▶ [SUPPLIED DATA]
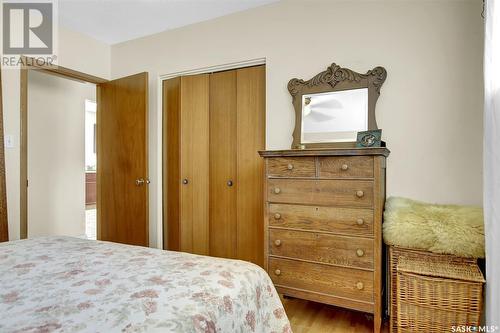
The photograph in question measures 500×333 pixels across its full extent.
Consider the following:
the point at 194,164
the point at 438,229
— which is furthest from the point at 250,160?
the point at 438,229

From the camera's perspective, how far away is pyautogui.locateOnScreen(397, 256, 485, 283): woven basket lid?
5.07 feet

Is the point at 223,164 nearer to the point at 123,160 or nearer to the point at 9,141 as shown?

▶ [WHAT TO PRODUCE] Recast the records above as a Markdown table with two columns, Row and Line. Each nonblank line gets its own row number, blank lines are dropped, and the pictures are left out.

▶ [RESPONSE TO THE TASK]
| Row | Line |
|---|---|
| 1 | The photograph in question measures 500×333 pixels across its full extent. |
| 2 | Consider the following: |
| 3 | the point at 194,164 |
| 4 | the point at 438,229 |
| 5 | — which is furthest from the point at 250,160? |
| 6 | the point at 438,229 |
| 7 | From the camera's perspective, how far away is pyautogui.locateOnScreen(397, 256, 485, 283): woven basket lid? |
| 8 | 5.07 feet |
| 9 | Is the point at 223,164 nearer to the point at 123,160 or nearer to the point at 9,141 as shown? |